_WHAT IS REQUIRED_:
Reproduce, word for word, the lines in the material below starting with the one that has "world nuclear association" and going on through the one that has "Global cardiovascular risk". Leave out all pictures.

--- EXERCISE MATERIALS Enclosed Below ---

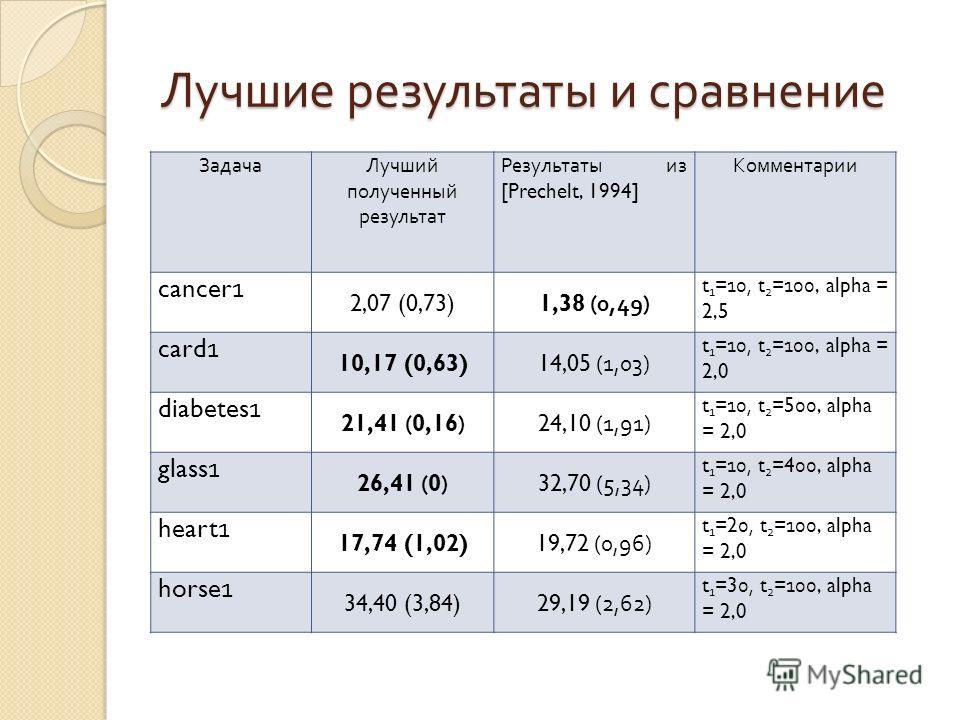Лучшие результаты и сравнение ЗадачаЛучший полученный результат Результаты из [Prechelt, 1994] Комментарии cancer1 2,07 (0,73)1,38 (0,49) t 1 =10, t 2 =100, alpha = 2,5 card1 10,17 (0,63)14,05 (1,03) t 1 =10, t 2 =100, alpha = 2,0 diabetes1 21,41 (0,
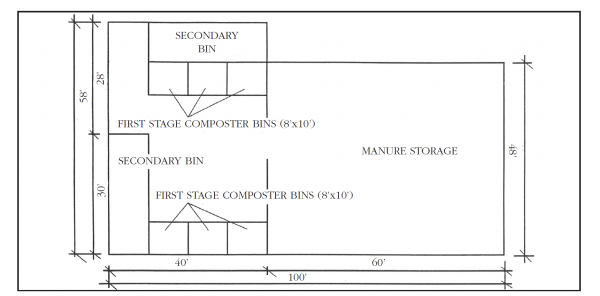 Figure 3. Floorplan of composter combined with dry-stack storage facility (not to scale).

--- End of Enclosed EXERCISE MATERIALS ---
--- EXERCISE MATERIALS Enclosed Below ---

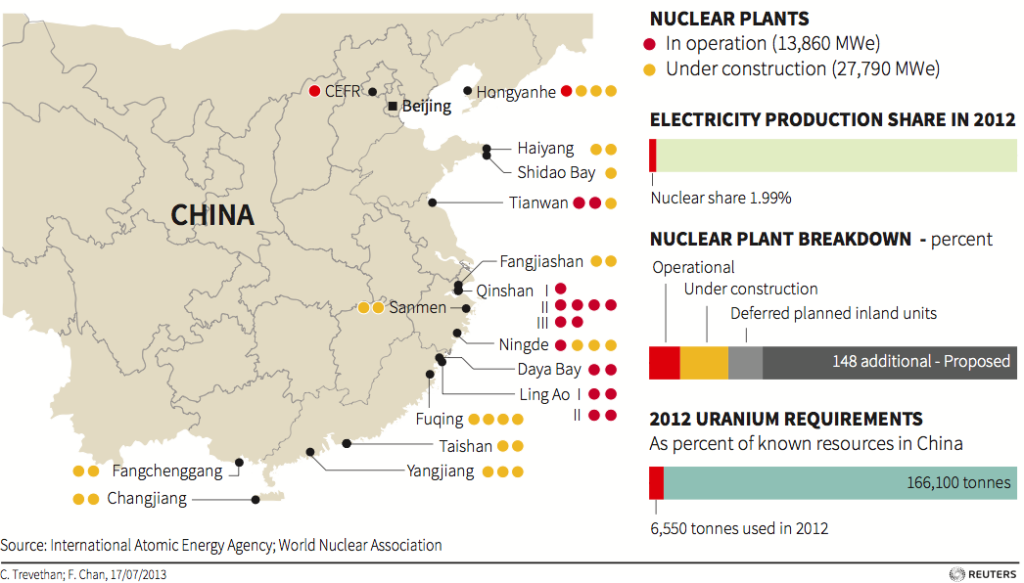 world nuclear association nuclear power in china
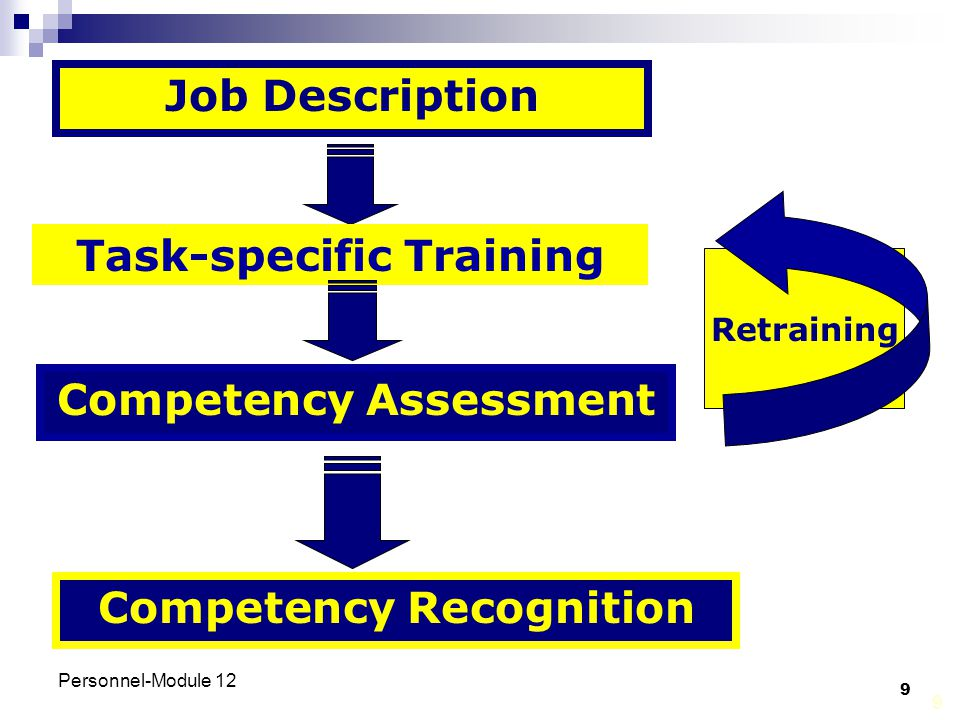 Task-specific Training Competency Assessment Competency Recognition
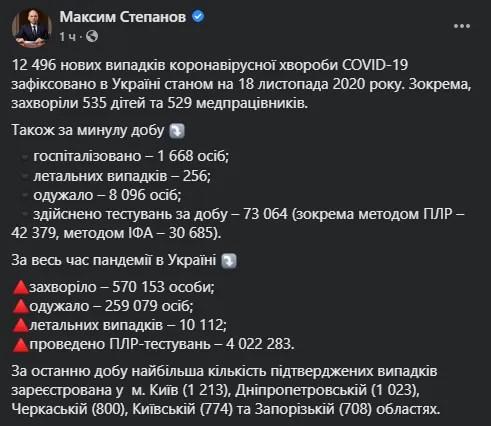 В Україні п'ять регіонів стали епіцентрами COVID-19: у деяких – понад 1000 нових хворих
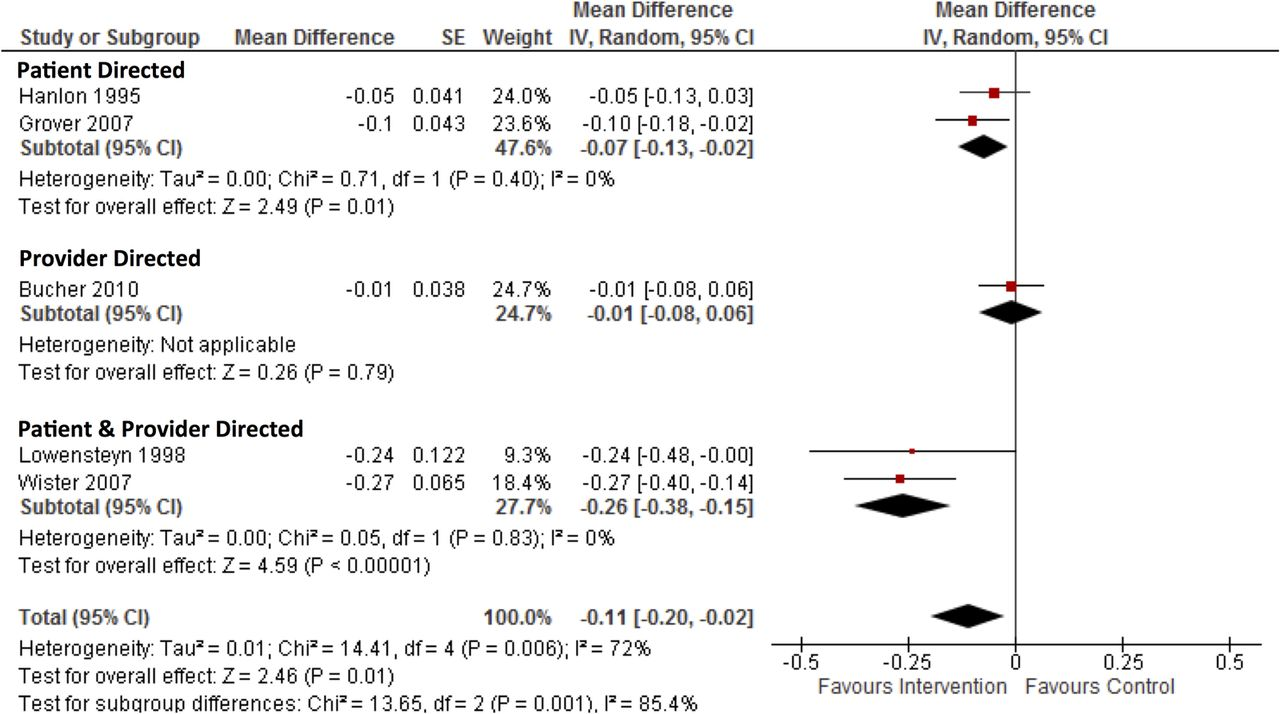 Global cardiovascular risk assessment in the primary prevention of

--- End of Enclosed EXERCISE MATERIALS ---

_SOLUTION BELOW_:
 world nuclear association nuclear power in china
 Task-specific Training Competency Assessment Competency Recognition
 В Україні п'ять регіонів стали епіцентрами COVID-19: у деяких – понад 1000 нових хворих
 Global cardiovascular risk assessment in the primary prevention of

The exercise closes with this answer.